## Provided material
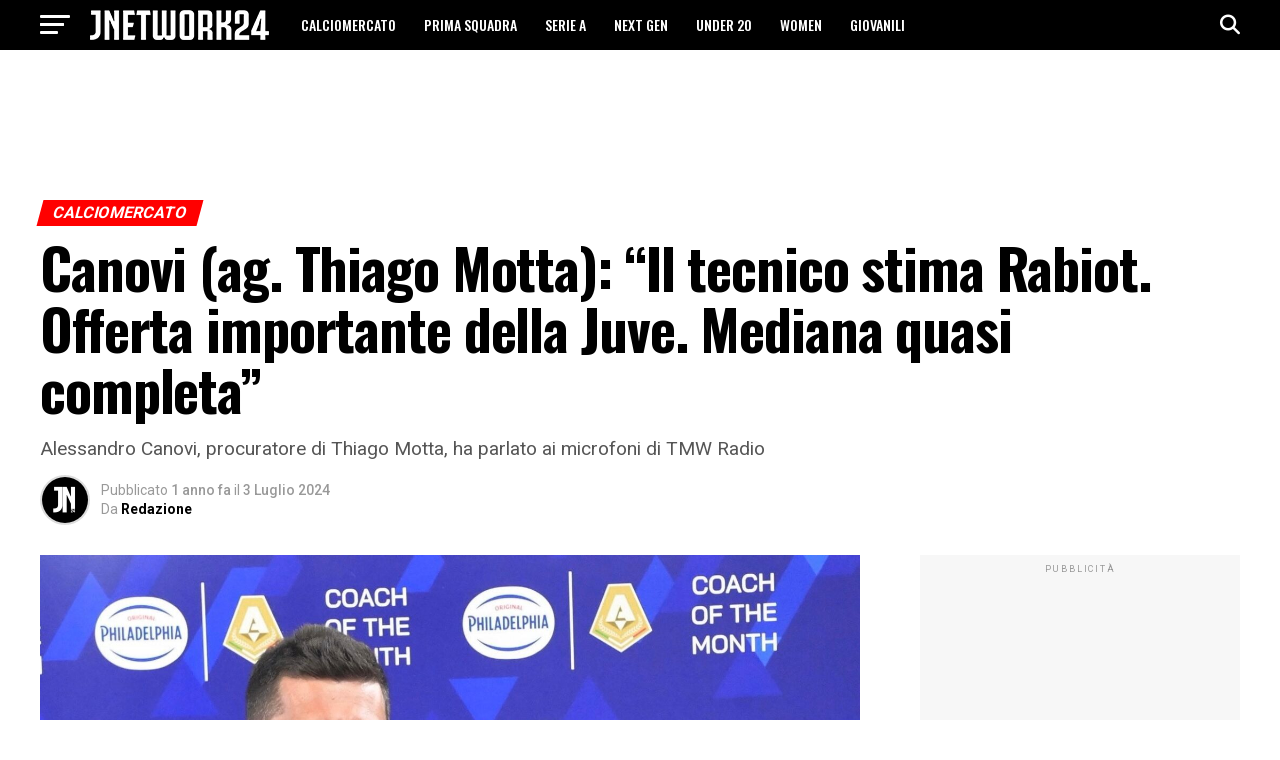

--- FILE ---
content_type: text/css
request_url: https://jnetwork24.com/wp-content/themes/zox-news-child/style.css?d=24&ver=1.1.0
body_size: 1695
content:
/*
Theme Name:   Zox News Child
Theme URI:    https://themeforest.net/user/mvpthemes/
Description:  Zox News Child Theme
Author:       MVP Themes
Author URI:   https://themeforest.net/user/mvpthemes/portfolio
Template:     zox-news
Version:      1.1.0
License:      GNU General Public License v3 or later
License URI:  http://www.gnu.org/licenses/gpl-3.0.html
Tags:         two-columns, custom-background, custom-colors, custom-menu, featured-images, theme-options, threaded-comments, translation-ready
Text Domain:  zox-news-child
*/

h1.mvp-post-title {margin-right: 0;width: 100%;}
#mvp-post-feat-img .wp-post-image{width:100%;}
#mvp_home_feat1_widget-2{margin-bottom:40px;}
.menu-item-160747 ul li a {color:#ff0000;}
#mvp-content-main p.wp-caption-text[id^="caption-attachment-"], .mvp-post-add-main p.wp-caption-text[id^="caption-attachment-"] {font-size: 0.8rem !important;}
.mvp-feat1-list-img {background: #fff !important;}
/* FIX INVIBES */
#mvp-content-main p:not(.divVideoStep *), .mvp-post-add-main p {font-size: 1.3rem !important; line-height: 1.7 !important;}
/* END FIX INVIBES */
#mvp-content-main ul li, #mvp-content-main ol li, .mvp-post-add-main ul li, .mvp-post-add-main ol li {font-size: 1.3rem !important; line-height: 1.7 !important;}
#mvp-foot-wrap {background: #000;}
.mvp-widget-ad {background: #f7f7f7; padding: 10px 0 20px;}
#mvp-comments-button {margin-bottom: 30px;}
.mvp_facebook_widget {margin: 125px 0;}

nav.mvp-fly-nav-menu ul li.menu-item-has-children:after {right: 20px !important;}
nav.mvp-fly-nav-menu ul li.menu-item-has-children.tog-minus:after {right: 23px !important;}

/* TEMPLATE VARIABILI */
.mvp-cd-cat.left.relative {color: #ff0000!important;}

/* FIX SKIN
body {max-width:1200px; margin:0 auto!important; background-color: #fff;}
#mvp-site {border-radius: 10px 10px 0 0!important;}
#mvp-site, #mvp-site-wall {background-color: #fff;}
.mvp-main-box {max-width:1180px;}
#mvp-main-nav-top {max-width: 1200px;}
#mvp-main-nav-bot {max-width: 1200px;} */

## To do
Retype the whole listing. Keep every word exact but include no pictures.

## Output of the exercise
--- FILE ---
content_type: text/css
request_url: https://jnetwork24.com/wp-content/themes/zox-news-child/style.css?d=24&ver=1.1.0
body_size: 1695
content:
/*
Theme Name:   Zox News Child
Theme URI:    https://themeforest.net/user/mvpthemes/
Description:  Zox News Child Theme
Author:       MVP Themes
Author URI:   https://themeforest.net/user/mvpthemes/portfolio
Template:     zox-news
Version:      1.1.0
License:      GNU General Public License v3 or later
License URI:  http://www.gnu.org/licenses/gpl-3.0.html
Tags:         two-columns, custom-background, custom-colors, custom-menu, featured-images, theme-options, threaded-comments, translation-ready
Text Domain:  zox-news-child
*/

h1.mvp-post-title {margin-right: 0;width: 100%;}
#mvp-post-feat-img .wp-post-image{width:100%;}
#mvp_home_feat1_widget-2{margin-bottom:40px;}
.menu-item-160747 ul li a {color:#ff0000;}
#mvp-content-main p.wp-caption-text[id^="caption-attachment-"], .mvp-post-add-main p.wp-caption-text[id^="caption-attachment-"] {font-size: 0.8rem !important;}
.mvp-feat1-list-img {background: #fff !important;}
/* FIX INVIBES */
#mvp-content-main p:not(.divVideoStep *), .mvp-post-add-main p {font-size: 1.3rem !important; line-height: 1.7 !important;}
/* END FIX INVIBES */
#mvp-content-main ul li, #mvp-content-main ol li, .mvp-post-add-main ul li, .mvp-post-add-main ol li {font-size: 1.3rem !important; line-height: 1.7 !important;}
#mvp-foot-wrap {background: #000;}
.mvp-widget-ad {background: #f7f7f7; padding: 10px 0 20px;}
#mvp-comments-button {margin-bottom: 30px;}
.mvp_facebook_widget {margin: 125px 0;}

nav.mvp-fly-nav-menu ul li.menu-item-has-children:after {right: 20px !important;}
nav.mvp-fly-nav-menu ul li.menu-item-has-children.tog-minus:after {right: 23px !important;}

/* TEMPLATE VARIABILI */
.mvp-cd-cat.left.relative {color: #ff0000!important;}

/* FIX SKIN
body {max-width:1200px; margin:0 auto!important; background-color: #fff;}
#mvp-site {border-radius: 10px 10px 0 0!important;}
#mvp-site, #mvp-site-wall {background-color: #fff;}
.mvp-main-box {max-width:1180px;}
#mvp-main-nav-top {max-width: 1200px;}
#mvp-main-nav-bot {max-width: 1200px;} */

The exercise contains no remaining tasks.